For detailed methodology, see the LISA methods section.

  • High-High: High-rate counties surrounded by high-rate counties
  • Low-Low: Low-rate counties surrounded by low-rate counties
  • High-Low: High-rate counties surrounded by low-rate counties (outliers)
  • Low-High: Low-rate counties surrounded by high-rate counties (outliers)

Local Indicators of Spatial Association (LISA) Clusters

Local Indicators of Spatial Association (LISA) Clusters for Primary and Secondary Syphilis in the Southeast United States (2023)
Count of Counties by LISA Cluster Type
lisa_cluster n
Not Significant 366
High-High 42
Low-Low 13
Low-High 10
High-Low 8

Local Indicators of Spatial Association (LISA) Clusters for Primary and Secondary Syphilis in the Southeast United States (2023)

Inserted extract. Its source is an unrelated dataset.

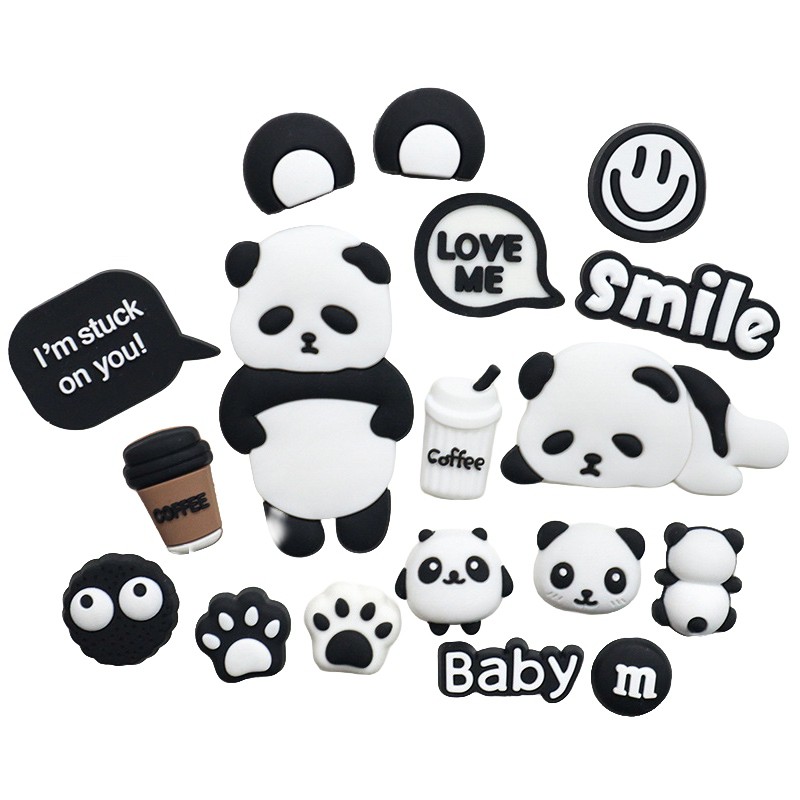 Accessories for Resin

We can quickly see that there are several clusters of cases with similar rates, especially across Alabama and Eastern North Carolina, with other more sporadic clusters across the rest of the region.

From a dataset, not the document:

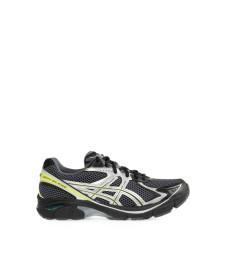 [Asics] Sneakers FW26 1203A275006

Counties with Largest Residuals

This table shows the top 20 counties with the highest absolute difference between the observed and predicted case rates. This is a measure of how much the observed case rates deviate from the predicted case rates. A conunty may have fewer cases than expeected based on the population due to under-reporting or successful prevention programs.

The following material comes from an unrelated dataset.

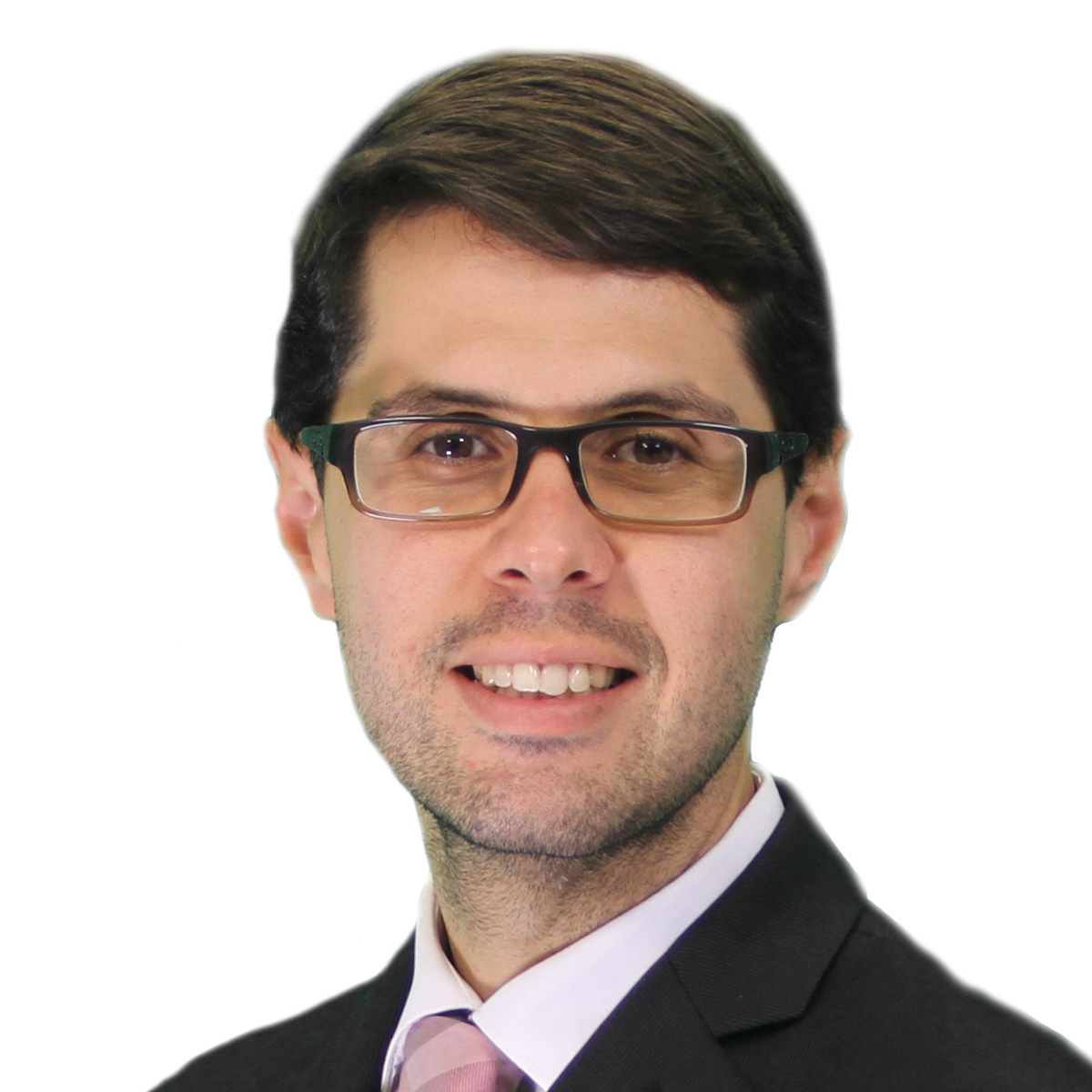 Luciano Figueiredo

Top 20 Counties with Highest Residuals (Over-performing)
County FIPS Cases Population Observed Rate Predicted Rate Residual
Liberty County, Florida 12077 8 7706 103.8 20.32 83.48
Edgecombe County, North Carolina 37065 45 48832 92.2 24.74 67.46
Dillon County, South Carolina 45033 21 27698 75.8 19.01 56.79
Hancock County, Georgia 13141 6 8676 69.2 14.26 54.94
Montgomery County, Alabama 01101 188 224980 83.6 28.87 54.73
Dale County, Alabama 01045 39 49871 78.2 25.54 52.66
Covington County, Alabama 01039 30 37952 79.0 26.38 52.62
Treutlen County, Georgia 13283 4 6341 63.1 15.92 47.18
Charlton County, Georgia 13049 8 12934 61.9 15.77 46.13
Bibb County, Georgia 13021 101 156512 64.5 19.40 45.10
Wilkinson County, Georgia 13319 5 8725 57.3 17.14 40.16
Marengo County, Alabama 01091 12 18684 64.2 24.09 40.11
Mobile County, Alabama 01097 227 411640 55.1 17.61 37.49
Crenshaw County, Alabama 01041 9 13101 68.7 31.26 37.44
Clarke County, Alabama 01025 13 22337 58.2 21.30 36.90
Dallas County, Alabama 01047 22 36165 60.8 24.07 36.73
Washington County, Florida 12133 15 25602 58.6 23.71 34.89
Toombs County, Georgia 13279 14 27040 51.8 18.64 33.16
Evans County, Georgia 13109 5 10754 46.5 13.97 32.53
Geneva County, Alabama 01061 17 26988 63.0 31.04 31.96

This table shows the top 20 counties with the lowest absolute difference between the observed and predicted case rates. This is a measure of how much the observed case rates deviate from the predicted case rates. A conunty may have more cases than expected based on the population due to under-reporting or successful prevention programs.

Top 20 Counties with Lowest Residuals (Under-performing)
County FIPS Cases Population Observed Rate Predicted Rate Residual
Perry County, Alabama 01105 0 7738 0.0 22.60 -22.60
Gulf County, Florida 12045 1 15693 6.4 28.67 -22.27
Johnson County, Georgia 13167 0 9282 0.0 22.19 -22.19
Washington County, Alabama 01129 1 15022 6.7 27.22 -20.52
Candler County, Georgia 13043 0 11059 0.0 20.30 -20.30
Okaloosa County, Florida 12091 23 218464 10.5 30.20 -19.70
Columbia County, Georgia 13073 7 165162 4.2 23.65 -19.45
Marlboro County, South Carolina 45069 1 25704 3.9 23.17 -19.27
Wheeler County, Georgia 13309 0 7081 0.0 18.80 -18.80
Glascock County, Georgia 13125 0 2954 0.0 18.46 -18.46
Beaufort County, South Carolina 45013 6 198979 3.0 21.43 -18.43
Thomas County, Georgia 13275 1 45649 2.2 20.49 -18.29
Chilton County, Alabama 01021 1 46431 2.2 20.21 -18.01
Nassau County, Florida 12089 6 101501 5.9 23.86 -17.96
Chattahoochee County, Georgia 13053 0 8661 0.0 17.84 -17.84
Elbert County, Georgia 13105 0 20013 0.0 17.70 -17.70
Harris County, Georgia 13145 0 36654 0.0 17.60 -17.60
Bullock County, Alabama 01011 1 9897 10.1 27.56 -17.46
Grady County, Georgia 13131 1 26066 3.8 21.19 -17.39
Clinch County, Georgia 13065 0 6746 0.0 17.36 -17.36

Ultimately, these kinds of spatial analysis can help us understand how geography plays a role in the spread of STIs and where resources or different strategies may be needed most.